Agora estamos num ponto da corrida em que o calor não é apenas algo que os ciclistas têm de gerir da melhor forma possível, mas está a tornar-se algo que ameaça diretamente a sua saúde. Quem sabe quantos "Arensman's" existem que não foram captados pelas câmaras na última semana? Suspeito que o número seja superior a 0, porque o calor a que os ciclistas estiveram sujeitos (e especialmente nos dias de montanha) é algo verdadeiramente brutal quando se trata de fazer tais esforços. Seja como for, 1 já é demasiado e é evitável.
Mas os ciclistas não são obrigados a correr em tais condições. Esta medida foi introduzida em 2015, as razões são muito óbvias, mas também já expliquei a lógica acima. As alterações climáticas também motivaram outras acções e o treino de calor passou a fazer parte do treino de muitos ciclistas profissionais, porque esta é a realidade atual. Quando este protocolo é utilizado é uma decisão conjunta dos comissários de prova, das equipas e dos ciclistas. A UCI tem alguns gráficos que ajudam a compreender a tomada de decisões:
*O índice WBGT é utilizado para medir o stress térmico sob luz solar direta.

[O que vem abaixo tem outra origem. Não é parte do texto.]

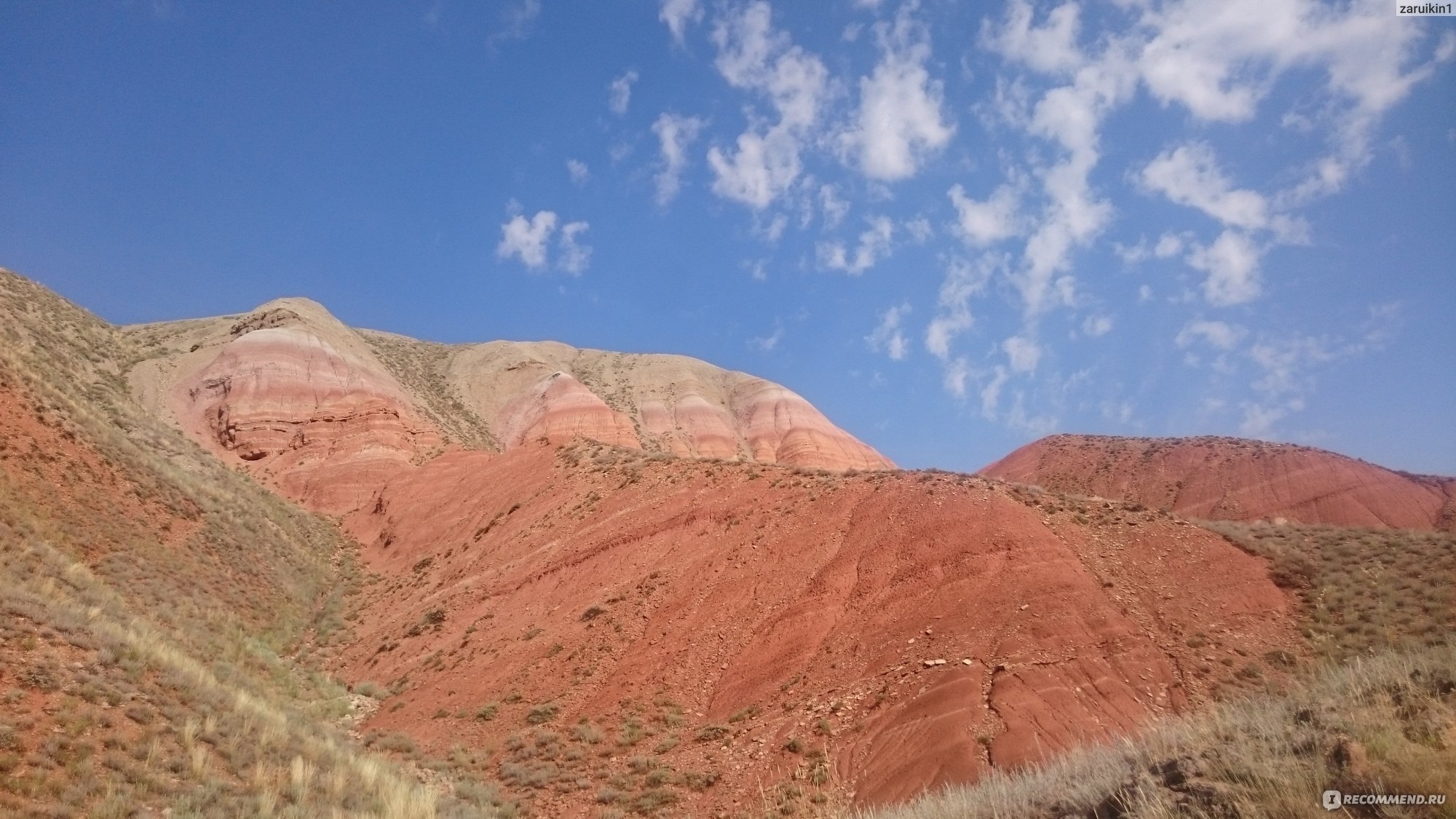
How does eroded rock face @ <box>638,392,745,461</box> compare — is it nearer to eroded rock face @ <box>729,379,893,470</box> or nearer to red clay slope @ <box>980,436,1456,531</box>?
eroded rock face @ <box>729,379,893,470</box>

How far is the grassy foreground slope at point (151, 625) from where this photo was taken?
7.43 m

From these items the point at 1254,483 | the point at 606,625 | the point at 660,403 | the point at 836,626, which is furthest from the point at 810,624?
the point at 660,403

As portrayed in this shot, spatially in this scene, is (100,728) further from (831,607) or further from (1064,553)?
(1064,553)

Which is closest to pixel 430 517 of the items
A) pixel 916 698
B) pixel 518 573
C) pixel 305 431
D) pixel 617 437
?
pixel 518 573

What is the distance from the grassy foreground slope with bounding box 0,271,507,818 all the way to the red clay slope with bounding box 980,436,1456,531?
38465mm

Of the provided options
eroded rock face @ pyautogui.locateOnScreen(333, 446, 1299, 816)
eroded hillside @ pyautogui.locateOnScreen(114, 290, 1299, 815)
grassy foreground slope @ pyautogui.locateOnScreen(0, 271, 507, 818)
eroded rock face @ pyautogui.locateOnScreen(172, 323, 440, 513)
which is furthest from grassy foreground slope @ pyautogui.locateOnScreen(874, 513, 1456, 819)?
eroded rock face @ pyautogui.locateOnScreen(172, 323, 440, 513)

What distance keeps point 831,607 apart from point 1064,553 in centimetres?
519

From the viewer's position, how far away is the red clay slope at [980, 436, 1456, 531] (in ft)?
158

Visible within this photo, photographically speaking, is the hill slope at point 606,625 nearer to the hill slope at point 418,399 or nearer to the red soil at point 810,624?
the red soil at point 810,624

A partir da previsão da temperatura, da velocidade do vento e da humidade, é possível ter acesso ao stress térmico que o pelotão irá enfrentar. Este é depois dividido em cinco categorias diferentes, como indicado acima. Em Granada, de acordo com os meus cálculos, a temperatura rondava os 26,5 graus. Mesmo dentro do limite da zona laranja, este não foi o dia mais quente que a Vuelta enfrentou até agora. Mesmo assim, a zona laranja já aconselha os organizadores a adaptarem a zona de partida para obterem mais sombra, a aumentarem o número de motas neutras que distribuem água e a reduzirem as limitações à recolha de água do pessoal das equipas nos últimos quilómetros da etapa. Até agora, tudo isto tem sido seguido corretamente.
A entrada na zona vermelha, que pode ter acontecido nalguns dias - se não aconteceu, esteve quase lá - aconselha a modificação dos horários de partida e chegada (o que seria um pesadelo logístico para os organizadores e apenas um último recurso), a possível neutralização ou o cancelamento da etapa. Até à data, nada disto aconteceu e não foi tema mediático.
É um tema interessante. A Vuelta dirige-se agora para norte durante o dia de descanso e o calor não deverá ser um grande problema nas próximas duas semanas. Pelo menos, não da forma que tem sido até agora. Terão os organizadores e o pessoal das equipas feito o suficiente para atenuar os efeitos do calor, de modo a que a corrida não sofra alterações? Poderá esta Vuelta ser usada como exemplo para futuros eventos que se realizem nestas condições? Ou será que a falta de uma crítica direta por parte de uma grande voz impediu, de alguma forma, uma indignação no pelotão e entre os adeptos? Após 9 dias de corrida (e mais 2 em Lisboa), tenho tido a sensação constante de que o calor iria provocar uma grande polémica na Vuelta, mas isso não aconteceu. Pergunto-me se, após o facto, os ciclistas irão falar mais abertamente sobre estes dias infernais.